Most cars, bikes, buses and trucks will probably be electric in another decade. When that happens, there will be no need for auto workshops. Instead, there will be small shops where a mechanic will simply take out a faulty motor and replace it with another in a few minutes. Needless to say, there will also be no petrol or diesel pumps because these will all be replaced by a large number of metered charging points in parking lots and residential parking areas where the batteries will be charged as their owners are at work or fast asleep. A month’s supply of electricity will also cost far less than petrol, diesel or LPG because electric motors are about 70 percent more energy efficient.

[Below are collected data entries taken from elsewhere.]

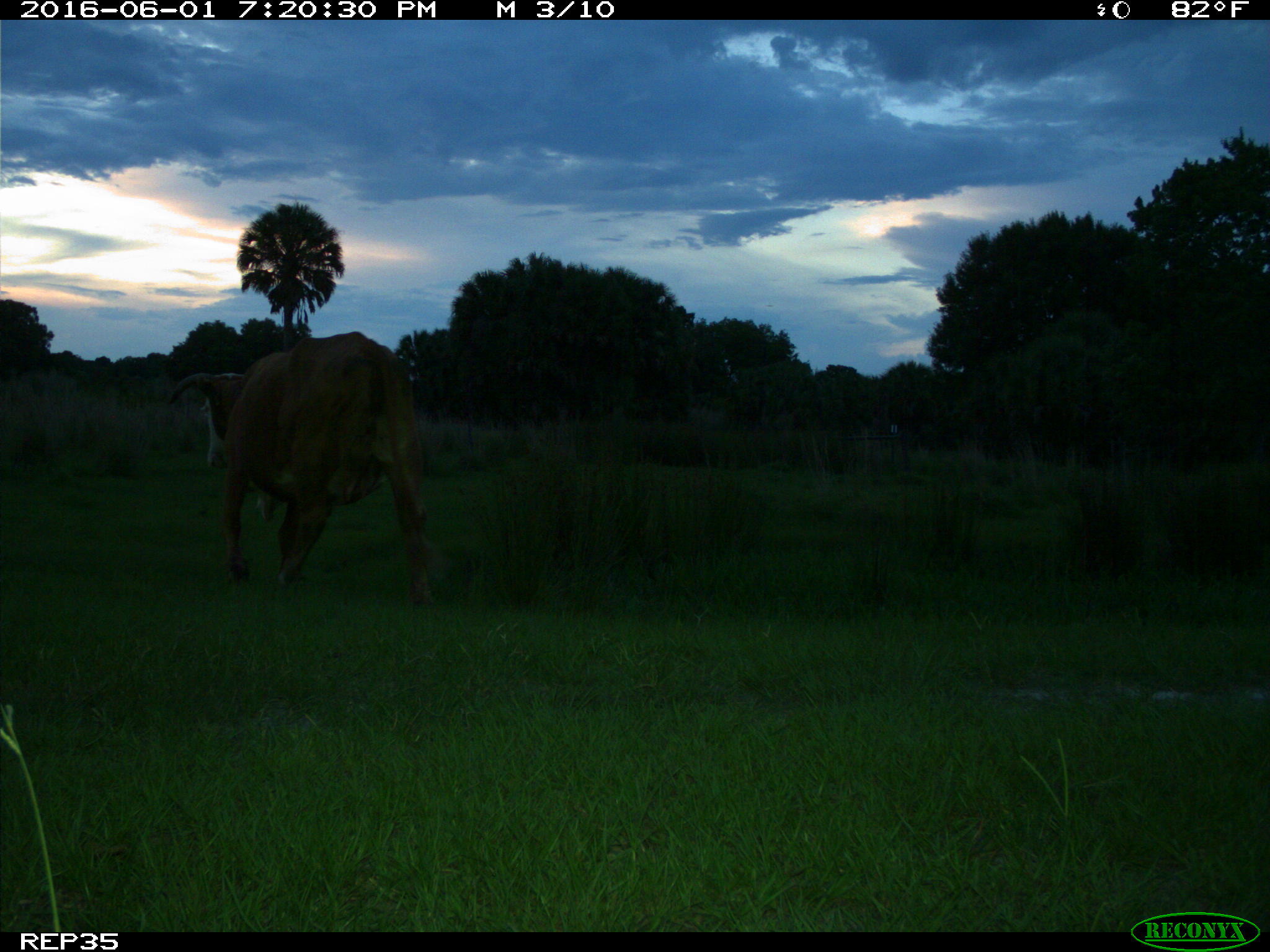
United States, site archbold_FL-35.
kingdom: Animalia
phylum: Chordata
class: Mammalia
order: Artiodactyla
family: Bovidae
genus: Bos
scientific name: Bos taurus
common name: domestic cow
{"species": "Bos taurus (domestic cow)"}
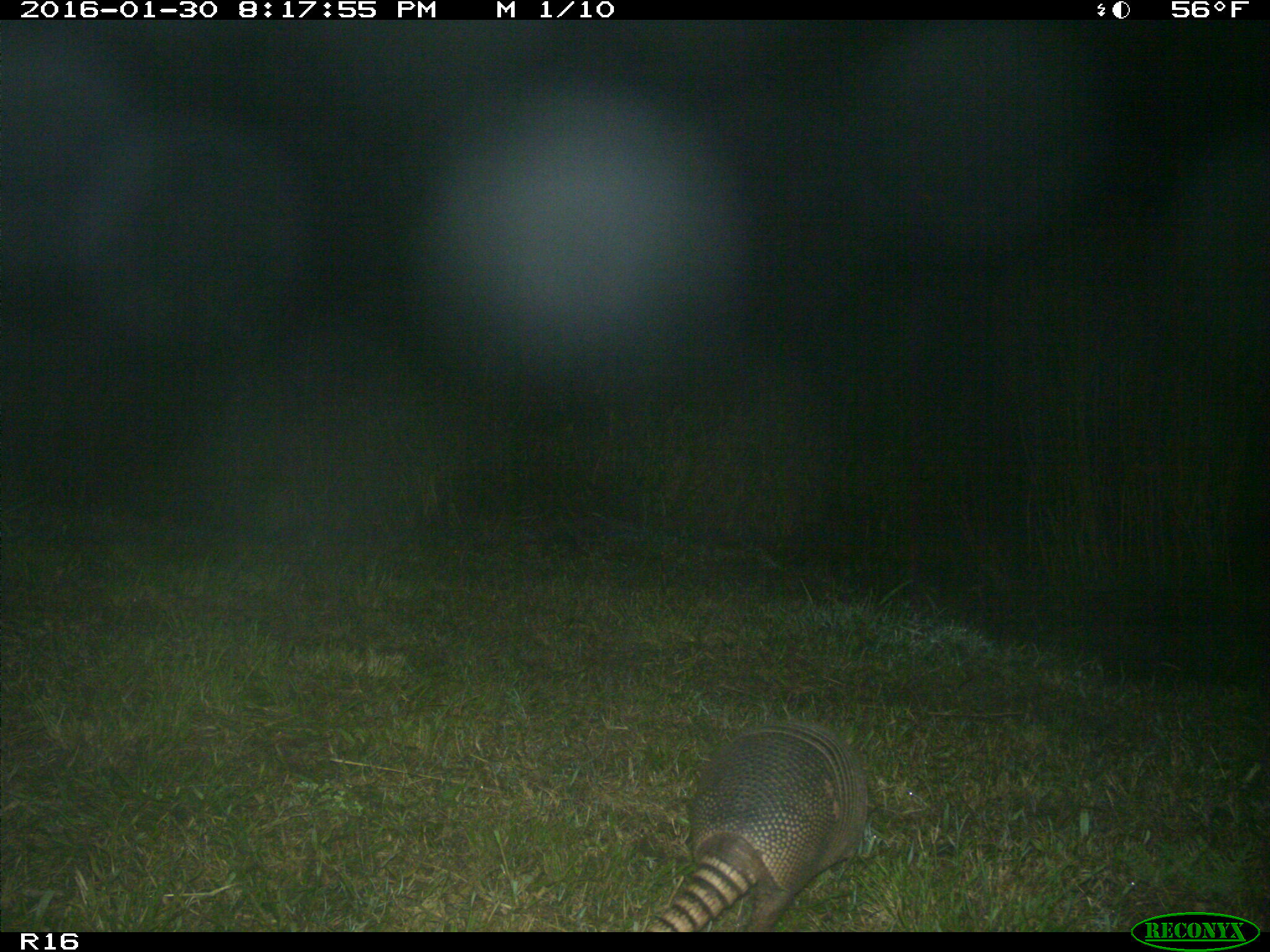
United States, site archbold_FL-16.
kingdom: Animalia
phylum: Chordata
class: Mammalia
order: Cingulata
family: Dasypodidae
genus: Dasypus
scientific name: Dasypus novemcinctus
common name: nine-banded armadillo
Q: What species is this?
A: Dasypus novemcinctus (nine-banded armadillo).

They will also be more reliable.

But this change will not be abrupt because the many millions of vehicles already plying on the roads will not be immediately phased out. But as long as they are there, they will continue to pollute the atmosphere and contribute to global warming. Every government, therefore, needs to give incentives to phase out the existing vehicles.

There will also be huge economic and political ramifications. Giant oil companies and their refineries will have to shut down and huge sums will no longer be needed to import oil and petroleum products. This could lead to the collapse of OPEC and economic decline of all oil producing nations.

The days of fossil fuel automobiles, especially diesel ones, are clearly numbered and the world needs to brace itself for a brave new era.